I don't like upsetting her and in a way it would be lovely to get her involved more, as she'd like to be. Recently she invited me to stay the night at my parents' house before I went to a really important conference, for which I needed to get up at 3am and get a taxi to the airport. It was a pretty good indication of what she might be like at a wedding, as that day she got all stressed about the new kitchen she's getting made in a couple of months and woke me up at 11pm and told me to come downstairs and look at designs for it. Then at 1am she and my dad had a shouting match because I'd gone to bed and they were arguing about the new kitchen.
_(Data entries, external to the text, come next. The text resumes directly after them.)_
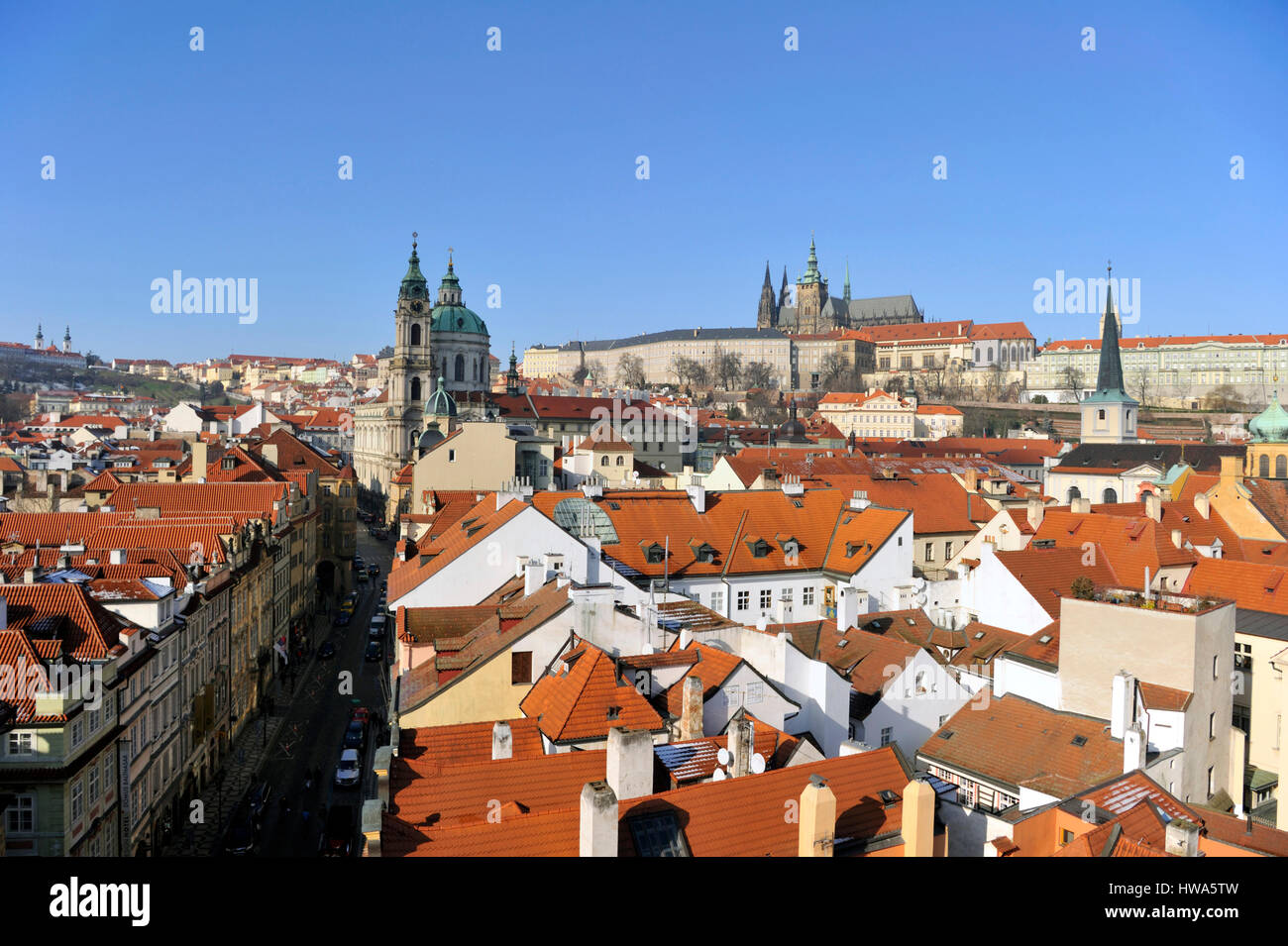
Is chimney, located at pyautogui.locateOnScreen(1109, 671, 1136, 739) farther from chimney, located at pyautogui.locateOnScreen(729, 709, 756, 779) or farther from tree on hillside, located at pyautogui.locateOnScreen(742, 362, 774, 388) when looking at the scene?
tree on hillside, located at pyautogui.locateOnScreen(742, 362, 774, 388)

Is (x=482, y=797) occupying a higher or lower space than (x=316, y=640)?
higher

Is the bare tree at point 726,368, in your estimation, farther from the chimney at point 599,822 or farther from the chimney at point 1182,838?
the chimney at point 599,822

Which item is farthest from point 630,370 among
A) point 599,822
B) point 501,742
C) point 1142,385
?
point 599,822

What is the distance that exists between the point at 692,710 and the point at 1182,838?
6304 mm

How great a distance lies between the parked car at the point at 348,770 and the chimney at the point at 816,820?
1562 centimetres

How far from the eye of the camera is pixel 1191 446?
63.9 m

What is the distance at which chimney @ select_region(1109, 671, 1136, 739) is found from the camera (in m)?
16.0

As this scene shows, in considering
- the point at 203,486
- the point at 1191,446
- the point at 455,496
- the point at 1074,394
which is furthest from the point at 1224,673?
the point at 1074,394

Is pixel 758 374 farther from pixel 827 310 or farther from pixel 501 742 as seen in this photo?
pixel 501 742

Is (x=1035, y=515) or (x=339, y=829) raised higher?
(x=1035, y=515)

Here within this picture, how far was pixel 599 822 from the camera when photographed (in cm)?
955

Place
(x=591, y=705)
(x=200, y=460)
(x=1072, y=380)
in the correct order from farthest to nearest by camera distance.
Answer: (x=1072, y=380) → (x=200, y=460) → (x=591, y=705)
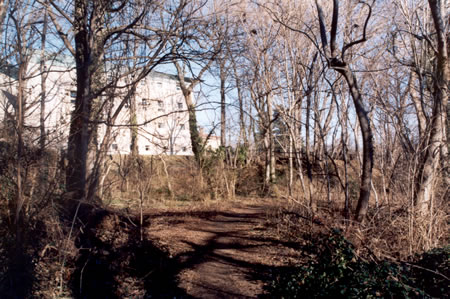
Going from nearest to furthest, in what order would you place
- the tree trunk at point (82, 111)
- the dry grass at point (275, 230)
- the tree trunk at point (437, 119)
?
the dry grass at point (275, 230), the tree trunk at point (82, 111), the tree trunk at point (437, 119)

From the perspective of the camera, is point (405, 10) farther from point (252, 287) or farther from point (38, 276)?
point (38, 276)

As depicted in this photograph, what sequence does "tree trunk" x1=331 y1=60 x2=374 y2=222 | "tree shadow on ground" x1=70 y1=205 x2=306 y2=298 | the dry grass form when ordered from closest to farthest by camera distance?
1. the dry grass
2. "tree shadow on ground" x1=70 y1=205 x2=306 y2=298
3. "tree trunk" x1=331 y1=60 x2=374 y2=222

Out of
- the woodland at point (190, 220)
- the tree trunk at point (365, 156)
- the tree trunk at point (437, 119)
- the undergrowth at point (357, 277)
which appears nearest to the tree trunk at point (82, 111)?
the woodland at point (190, 220)

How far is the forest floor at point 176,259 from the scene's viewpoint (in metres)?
5.50

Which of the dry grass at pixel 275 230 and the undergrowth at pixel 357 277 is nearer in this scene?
the undergrowth at pixel 357 277

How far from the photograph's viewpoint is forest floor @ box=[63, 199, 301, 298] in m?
5.50

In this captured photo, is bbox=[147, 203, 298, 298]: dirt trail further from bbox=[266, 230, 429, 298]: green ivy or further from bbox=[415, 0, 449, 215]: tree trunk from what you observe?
bbox=[415, 0, 449, 215]: tree trunk

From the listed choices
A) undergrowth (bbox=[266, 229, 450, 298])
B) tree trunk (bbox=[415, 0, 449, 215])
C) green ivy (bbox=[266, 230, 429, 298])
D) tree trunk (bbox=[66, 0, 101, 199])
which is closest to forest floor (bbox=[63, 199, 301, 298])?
green ivy (bbox=[266, 230, 429, 298])

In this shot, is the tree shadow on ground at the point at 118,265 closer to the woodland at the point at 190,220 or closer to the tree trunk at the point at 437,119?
the woodland at the point at 190,220

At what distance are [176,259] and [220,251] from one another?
915 mm

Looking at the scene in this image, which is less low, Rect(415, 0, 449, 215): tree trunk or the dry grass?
Rect(415, 0, 449, 215): tree trunk

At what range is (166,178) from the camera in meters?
12.8

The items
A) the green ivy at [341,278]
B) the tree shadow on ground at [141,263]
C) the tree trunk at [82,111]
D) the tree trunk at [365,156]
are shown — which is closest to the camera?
the green ivy at [341,278]

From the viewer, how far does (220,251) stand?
7.02m
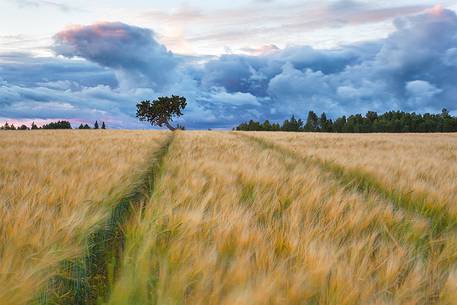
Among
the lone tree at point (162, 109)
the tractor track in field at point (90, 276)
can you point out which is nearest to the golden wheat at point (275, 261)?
the tractor track in field at point (90, 276)

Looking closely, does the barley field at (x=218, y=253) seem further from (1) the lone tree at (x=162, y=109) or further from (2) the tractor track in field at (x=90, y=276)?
(1) the lone tree at (x=162, y=109)

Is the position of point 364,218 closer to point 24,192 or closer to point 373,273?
point 373,273

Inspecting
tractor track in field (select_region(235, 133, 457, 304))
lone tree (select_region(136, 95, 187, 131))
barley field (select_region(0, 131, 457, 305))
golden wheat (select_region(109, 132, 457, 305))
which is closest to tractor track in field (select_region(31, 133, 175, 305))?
barley field (select_region(0, 131, 457, 305))

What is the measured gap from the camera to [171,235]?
2621mm

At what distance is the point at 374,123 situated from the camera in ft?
273

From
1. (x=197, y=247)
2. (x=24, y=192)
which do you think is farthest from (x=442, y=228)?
(x=24, y=192)

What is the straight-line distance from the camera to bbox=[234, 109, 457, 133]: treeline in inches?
3182

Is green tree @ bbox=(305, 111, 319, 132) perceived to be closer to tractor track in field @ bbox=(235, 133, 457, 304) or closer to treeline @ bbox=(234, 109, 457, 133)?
treeline @ bbox=(234, 109, 457, 133)

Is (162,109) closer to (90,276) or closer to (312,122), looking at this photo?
(312,122)

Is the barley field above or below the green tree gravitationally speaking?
below

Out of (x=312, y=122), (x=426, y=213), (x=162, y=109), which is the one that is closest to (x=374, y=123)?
(x=312, y=122)

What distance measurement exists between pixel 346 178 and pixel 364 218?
149 inches

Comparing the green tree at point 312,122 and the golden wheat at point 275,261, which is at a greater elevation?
the green tree at point 312,122

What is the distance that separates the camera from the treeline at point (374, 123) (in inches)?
3182
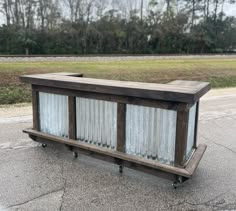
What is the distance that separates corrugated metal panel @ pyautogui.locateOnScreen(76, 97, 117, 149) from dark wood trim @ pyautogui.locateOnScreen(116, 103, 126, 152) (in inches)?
4.3

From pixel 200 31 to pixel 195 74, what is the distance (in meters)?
35.6

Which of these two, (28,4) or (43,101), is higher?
(28,4)

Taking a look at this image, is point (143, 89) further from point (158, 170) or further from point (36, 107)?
point (36, 107)

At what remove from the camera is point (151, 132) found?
10.8ft

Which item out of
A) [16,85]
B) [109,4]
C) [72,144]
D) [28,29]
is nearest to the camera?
[72,144]

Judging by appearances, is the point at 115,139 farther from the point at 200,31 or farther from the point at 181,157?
the point at 200,31

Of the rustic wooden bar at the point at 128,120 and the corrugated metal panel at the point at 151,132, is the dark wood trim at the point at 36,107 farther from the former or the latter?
the corrugated metal panel at the point at 151,132

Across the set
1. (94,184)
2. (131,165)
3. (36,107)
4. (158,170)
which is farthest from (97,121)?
(36,107)

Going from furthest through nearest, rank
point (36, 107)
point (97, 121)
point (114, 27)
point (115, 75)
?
point (114, 27)
point (115, 75)
point (36, 107)
point (97, 121)

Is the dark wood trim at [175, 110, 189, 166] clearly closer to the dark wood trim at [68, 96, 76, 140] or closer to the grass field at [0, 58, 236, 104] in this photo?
the dark wood trim at [68, 96, 76, 140]

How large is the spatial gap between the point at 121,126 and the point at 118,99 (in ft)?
1.12

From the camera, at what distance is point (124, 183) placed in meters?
3.32

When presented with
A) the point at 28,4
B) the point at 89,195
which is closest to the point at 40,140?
the point at 89,195

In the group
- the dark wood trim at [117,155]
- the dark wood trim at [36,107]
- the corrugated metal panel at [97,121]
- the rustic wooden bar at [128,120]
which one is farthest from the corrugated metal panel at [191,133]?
the dark wood trim at [36,107]
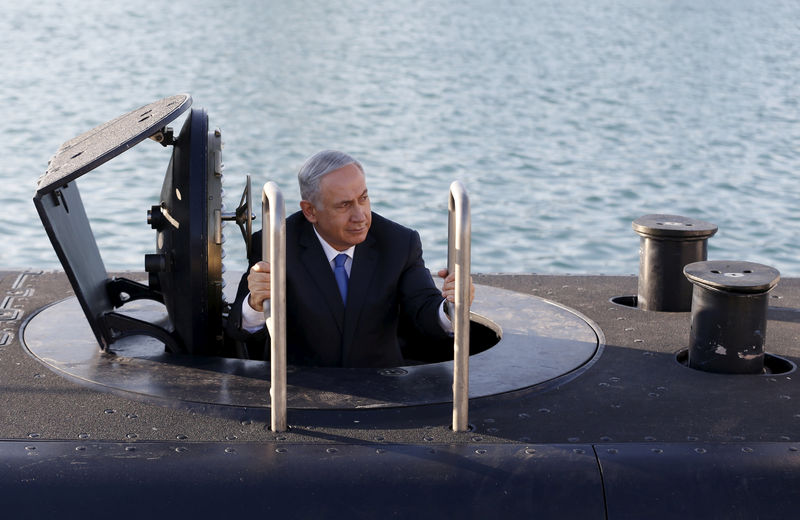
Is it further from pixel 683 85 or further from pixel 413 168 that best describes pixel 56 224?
pixel 683 85

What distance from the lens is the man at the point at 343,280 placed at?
4.25 m

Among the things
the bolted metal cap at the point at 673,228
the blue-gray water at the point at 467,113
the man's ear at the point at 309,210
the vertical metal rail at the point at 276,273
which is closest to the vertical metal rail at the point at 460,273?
the vertical metal rail at the point at 276,273

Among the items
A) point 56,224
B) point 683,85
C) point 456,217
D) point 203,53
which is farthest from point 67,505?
point 203,53

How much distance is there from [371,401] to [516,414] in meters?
0.48

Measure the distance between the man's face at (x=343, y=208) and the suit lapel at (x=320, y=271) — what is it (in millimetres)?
65

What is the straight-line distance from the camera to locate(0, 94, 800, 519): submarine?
361 cm

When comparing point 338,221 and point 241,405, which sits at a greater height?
point 338,221

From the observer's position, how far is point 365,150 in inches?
692

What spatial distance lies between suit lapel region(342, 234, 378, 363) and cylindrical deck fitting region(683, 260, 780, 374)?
116 cm

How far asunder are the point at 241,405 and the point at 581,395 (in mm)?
1160

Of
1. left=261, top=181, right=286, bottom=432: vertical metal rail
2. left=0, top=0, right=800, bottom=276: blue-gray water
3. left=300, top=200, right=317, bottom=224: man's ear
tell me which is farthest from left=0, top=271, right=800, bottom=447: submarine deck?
left=0, top=0, right=800, bottom=276: blue-gray water

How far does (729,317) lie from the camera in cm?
443

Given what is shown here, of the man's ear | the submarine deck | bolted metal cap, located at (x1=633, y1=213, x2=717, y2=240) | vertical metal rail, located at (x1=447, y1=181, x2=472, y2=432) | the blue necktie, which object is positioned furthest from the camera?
bolted metal cap, located at (x1=633, y1=213, x2=717, y2=240)

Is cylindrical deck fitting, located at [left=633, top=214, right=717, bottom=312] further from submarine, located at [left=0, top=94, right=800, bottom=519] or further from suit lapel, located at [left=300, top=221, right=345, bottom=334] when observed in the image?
suit lapel, located at [left=300, top=221, right=345, bottom=334]
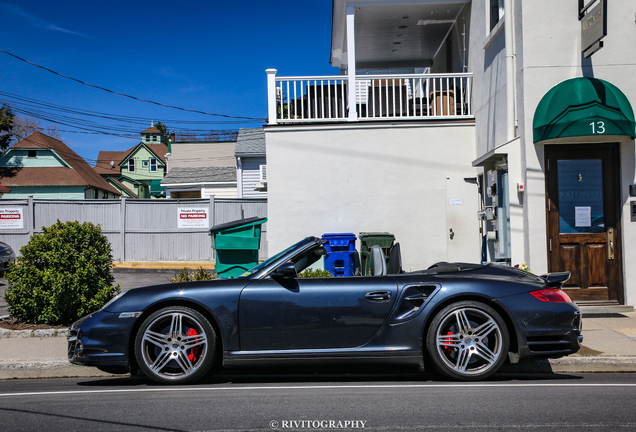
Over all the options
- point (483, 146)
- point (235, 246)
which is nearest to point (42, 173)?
point (235, 246)

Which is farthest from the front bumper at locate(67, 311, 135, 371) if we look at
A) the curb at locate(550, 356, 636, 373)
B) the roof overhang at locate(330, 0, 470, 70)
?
the roof overhang at locate(330, 0, 470, 70)

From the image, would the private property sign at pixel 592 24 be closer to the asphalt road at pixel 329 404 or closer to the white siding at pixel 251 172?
the asphalt road at pixel 329 404

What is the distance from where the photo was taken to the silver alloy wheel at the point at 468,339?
453 cm

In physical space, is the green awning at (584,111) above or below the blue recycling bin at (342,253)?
above

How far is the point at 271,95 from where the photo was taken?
10898 millimetres

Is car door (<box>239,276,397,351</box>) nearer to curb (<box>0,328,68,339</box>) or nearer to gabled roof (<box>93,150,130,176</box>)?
curb (<box>0,328,68,339</box>)

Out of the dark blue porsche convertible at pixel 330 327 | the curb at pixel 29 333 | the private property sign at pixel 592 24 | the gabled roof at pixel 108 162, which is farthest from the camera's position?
the gabled roof at pixel 108 162

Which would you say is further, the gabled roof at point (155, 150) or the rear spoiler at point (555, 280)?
the gabled roof at point (155, 150)

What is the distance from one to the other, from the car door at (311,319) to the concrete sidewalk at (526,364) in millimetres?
1819

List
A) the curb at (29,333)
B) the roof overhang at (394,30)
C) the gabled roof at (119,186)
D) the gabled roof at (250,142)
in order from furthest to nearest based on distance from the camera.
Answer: the gabled roof at (119,186) → the gabled roof at (250,142) → the roof overhang at (394,30) → the curb at (29,333)

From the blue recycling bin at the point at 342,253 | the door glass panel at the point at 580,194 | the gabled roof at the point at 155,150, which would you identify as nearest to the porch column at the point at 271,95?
the blue recycling bin at the point at 342,253

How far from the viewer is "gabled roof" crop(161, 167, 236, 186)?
3294cm

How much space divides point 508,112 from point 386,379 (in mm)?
5432

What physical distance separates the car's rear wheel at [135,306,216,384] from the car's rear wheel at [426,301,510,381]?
1952mm
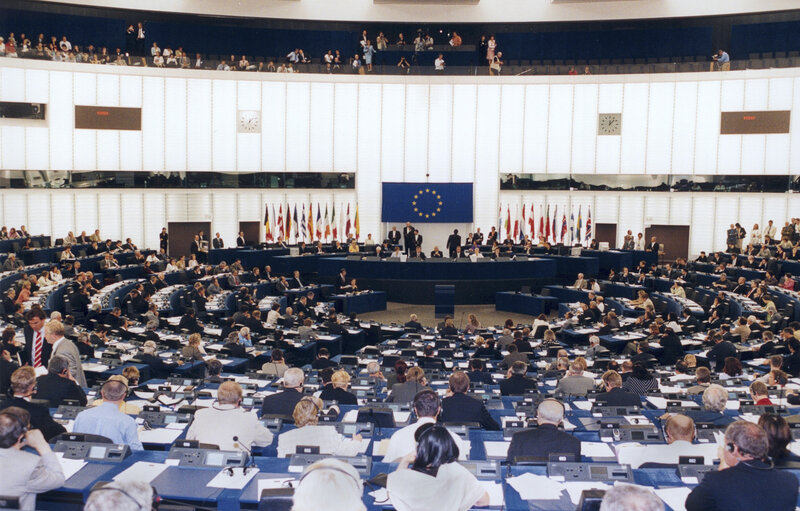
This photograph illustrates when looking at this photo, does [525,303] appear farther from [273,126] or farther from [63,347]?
[63,347]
So I got 2 hours sleep.
It basically proved to me that she's completely incapable of putting her feelings on hold, certainly not for my sake, and I bet she'll be the same for my wedding.
In the past few days, she's made the cakes, then thrown a tantrum because she made a mistake piling them on top of each other and they are 'ruined', she must do another batch.
She's told me my shoes are 'hideous' and I mustn't wear them.
She's told me the dress I like is 'ok but not great and you won't feel comfortable'.
And she's said 'oh, you shouldn't bother with a photographer, it's a waste of time and money'. She also doesn't want me to wear makeup as she claims the smell will make her feel sick.
She would be shocked to know I feel like this, but I am so fed up with her. When she doesn't like something, if she is being 'restrained', she will make faces and grit her teeth. I really don't want her anywhere near me when she's doing this. Both my brothers will be ready to step in and distract her or take her off somewhere quiet if she shows signs of getting furious, but I'm still a bit stressed. Any ideas to help? Or am I just being a total bridezilla?